In recent years, attention has been paid to direct-drive for industrial robots which are essential to factory automation. Direct-drive robots, which are directly actuated with no gear reducer, have no backlash, low friction and good mechanical stiffness. This results in the excellent repeatability of positioning, that is, an order of magnitude better than that of gear-drive robots. It is, however, more prominent in the design of control system for direct-drive robots that the arm inertia variation depending on the arm configuration and the Coriolis and centrifugal torques are directly reflected to the motor axes due to the direct coupling.
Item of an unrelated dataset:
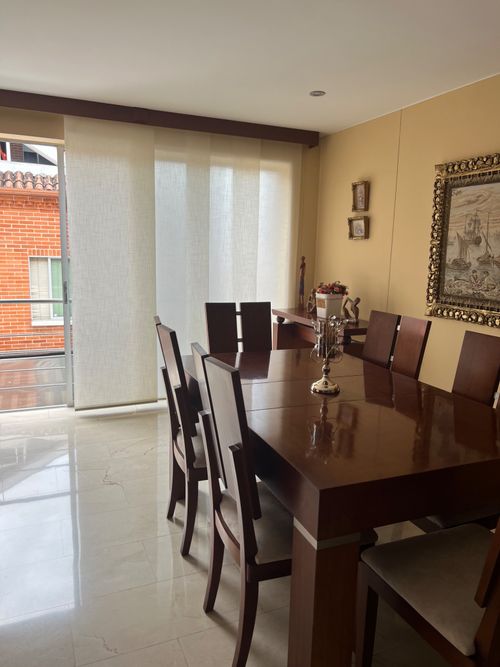 Casa de 4 alcobas en venta en Cerro Azul Del Vergel, Ibagué, 300 m² · foto 3 de 15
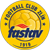 FC Fastav Zlin logo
In this paper, a direct-drive robot with a two degree-of-freedom is developed for planer assembly tasks. The motion of the manipulator arm is constrained within a horizontal plane, so that this type of robot is referred to as a SCARA (Selective Compliance Assembly Robot Arm)-type robot. A balanced manipulator arm, the purpose of which is to cancel the inertia variation and nonlinear effects, is introduced to the direct-drive robot, thus leading to improved control performance as well as simple manipulator dynamics.
In addition, the combination of feedforward compensation and a new approach to positioning control is proposed to perform stable and fast positioning without overshooting.